WHAT THE TASK ASKS
Pick out every line of the data below that contains the word "circumstances", and copy each of those lines.

Graph comprehension data

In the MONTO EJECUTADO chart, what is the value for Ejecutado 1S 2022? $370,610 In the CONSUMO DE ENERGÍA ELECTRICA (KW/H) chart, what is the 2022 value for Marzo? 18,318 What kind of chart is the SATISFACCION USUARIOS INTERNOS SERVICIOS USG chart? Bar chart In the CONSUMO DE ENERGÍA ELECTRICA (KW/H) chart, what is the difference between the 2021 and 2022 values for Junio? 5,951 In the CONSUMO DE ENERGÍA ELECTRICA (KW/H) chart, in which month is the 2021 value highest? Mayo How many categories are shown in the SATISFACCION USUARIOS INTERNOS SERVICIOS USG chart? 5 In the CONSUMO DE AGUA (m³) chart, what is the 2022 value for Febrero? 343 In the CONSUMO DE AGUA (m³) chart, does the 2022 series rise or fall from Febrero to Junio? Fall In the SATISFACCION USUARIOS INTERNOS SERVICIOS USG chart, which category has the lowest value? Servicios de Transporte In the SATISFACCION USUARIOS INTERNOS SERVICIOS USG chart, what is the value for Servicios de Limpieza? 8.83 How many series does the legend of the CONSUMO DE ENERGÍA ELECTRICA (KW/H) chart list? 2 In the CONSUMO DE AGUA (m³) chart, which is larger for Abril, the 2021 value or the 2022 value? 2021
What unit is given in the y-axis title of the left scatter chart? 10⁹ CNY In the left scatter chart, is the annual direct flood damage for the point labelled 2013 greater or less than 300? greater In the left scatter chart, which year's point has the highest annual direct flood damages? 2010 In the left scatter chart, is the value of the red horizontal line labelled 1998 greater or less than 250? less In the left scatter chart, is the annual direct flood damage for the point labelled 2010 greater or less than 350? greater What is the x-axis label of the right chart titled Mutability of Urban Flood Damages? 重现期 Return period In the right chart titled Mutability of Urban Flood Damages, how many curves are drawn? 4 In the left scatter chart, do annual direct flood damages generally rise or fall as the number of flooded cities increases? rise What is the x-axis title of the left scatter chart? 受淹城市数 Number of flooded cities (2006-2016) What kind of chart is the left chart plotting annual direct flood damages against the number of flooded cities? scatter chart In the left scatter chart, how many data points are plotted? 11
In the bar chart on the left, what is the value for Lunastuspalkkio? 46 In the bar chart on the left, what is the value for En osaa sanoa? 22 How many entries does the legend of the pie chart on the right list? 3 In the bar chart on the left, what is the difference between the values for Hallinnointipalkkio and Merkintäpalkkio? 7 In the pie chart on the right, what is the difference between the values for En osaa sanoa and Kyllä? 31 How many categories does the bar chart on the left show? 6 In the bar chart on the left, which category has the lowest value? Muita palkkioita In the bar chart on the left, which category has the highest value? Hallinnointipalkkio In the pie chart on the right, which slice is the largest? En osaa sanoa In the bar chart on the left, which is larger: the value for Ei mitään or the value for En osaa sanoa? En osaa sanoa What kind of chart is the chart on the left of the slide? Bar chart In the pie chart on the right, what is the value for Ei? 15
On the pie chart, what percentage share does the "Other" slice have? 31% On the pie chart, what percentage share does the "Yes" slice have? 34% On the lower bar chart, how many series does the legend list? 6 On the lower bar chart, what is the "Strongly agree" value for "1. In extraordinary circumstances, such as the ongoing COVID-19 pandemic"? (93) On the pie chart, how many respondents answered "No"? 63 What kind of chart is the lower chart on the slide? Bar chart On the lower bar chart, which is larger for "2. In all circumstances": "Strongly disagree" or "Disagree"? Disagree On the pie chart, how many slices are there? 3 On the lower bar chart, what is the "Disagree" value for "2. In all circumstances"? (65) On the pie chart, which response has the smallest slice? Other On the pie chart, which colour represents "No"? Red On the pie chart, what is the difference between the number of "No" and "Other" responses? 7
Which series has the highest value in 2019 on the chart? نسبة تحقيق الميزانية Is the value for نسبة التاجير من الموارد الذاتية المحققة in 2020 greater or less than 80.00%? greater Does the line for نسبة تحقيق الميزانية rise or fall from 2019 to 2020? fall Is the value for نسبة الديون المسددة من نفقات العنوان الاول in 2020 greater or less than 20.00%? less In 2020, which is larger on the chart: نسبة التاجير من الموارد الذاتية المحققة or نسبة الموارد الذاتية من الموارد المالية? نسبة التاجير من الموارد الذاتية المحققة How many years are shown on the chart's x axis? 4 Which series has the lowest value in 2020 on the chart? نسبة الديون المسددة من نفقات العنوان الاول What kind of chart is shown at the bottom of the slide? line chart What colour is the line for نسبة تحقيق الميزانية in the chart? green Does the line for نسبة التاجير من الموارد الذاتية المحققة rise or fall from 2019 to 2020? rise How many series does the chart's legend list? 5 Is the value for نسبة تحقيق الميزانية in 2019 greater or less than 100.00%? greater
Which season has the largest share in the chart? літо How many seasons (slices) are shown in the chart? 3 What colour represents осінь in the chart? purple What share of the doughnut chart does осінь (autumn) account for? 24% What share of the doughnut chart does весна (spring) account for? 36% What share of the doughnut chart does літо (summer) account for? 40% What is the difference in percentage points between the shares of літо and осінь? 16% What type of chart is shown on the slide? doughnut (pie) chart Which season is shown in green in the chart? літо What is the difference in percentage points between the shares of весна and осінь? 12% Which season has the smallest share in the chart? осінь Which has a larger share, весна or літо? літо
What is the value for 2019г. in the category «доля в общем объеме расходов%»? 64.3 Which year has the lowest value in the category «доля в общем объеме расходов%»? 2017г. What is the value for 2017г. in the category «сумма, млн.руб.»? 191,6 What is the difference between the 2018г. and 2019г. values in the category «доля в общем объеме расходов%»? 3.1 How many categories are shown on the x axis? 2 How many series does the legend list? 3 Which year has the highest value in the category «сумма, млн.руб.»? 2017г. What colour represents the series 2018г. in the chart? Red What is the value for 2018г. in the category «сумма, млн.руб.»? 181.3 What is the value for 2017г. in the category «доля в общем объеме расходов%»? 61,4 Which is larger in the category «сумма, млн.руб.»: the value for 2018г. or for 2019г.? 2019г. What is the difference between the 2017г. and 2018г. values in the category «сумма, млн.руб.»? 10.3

COMPLETED EXERCISE
On the pie chart, what percentage share does the "Other" slice have? 31% On the pie chart, what percentage share does the "Yes" slice have? 34% On the lower bar chart, how many series does the legend list? 6 On the lower bar chart, what is the "Strongly agree" value for "1. In extraordinary circumstances, such as the ongoing COVID-19 pandemic"? (93) On the pie chart, how many respondents answered "No"? 63 What kind of chart is the lower chart on the slide? Bar chart On the lower bar chart, which is larger for "2. In all circumstances": "Strongly disagree" or "Disagree"? Disagree On the pie chart, how many slices are there? 3 On the lower bar chart, what is the "Disagree" value for "2. In all circumstances"? (65) On the pie chart, which response has the smallest slice? Other On the pie chart, which colour represents "No"? Red On the pie chart, what is the difference between the number of "No" and "Other" responses? 7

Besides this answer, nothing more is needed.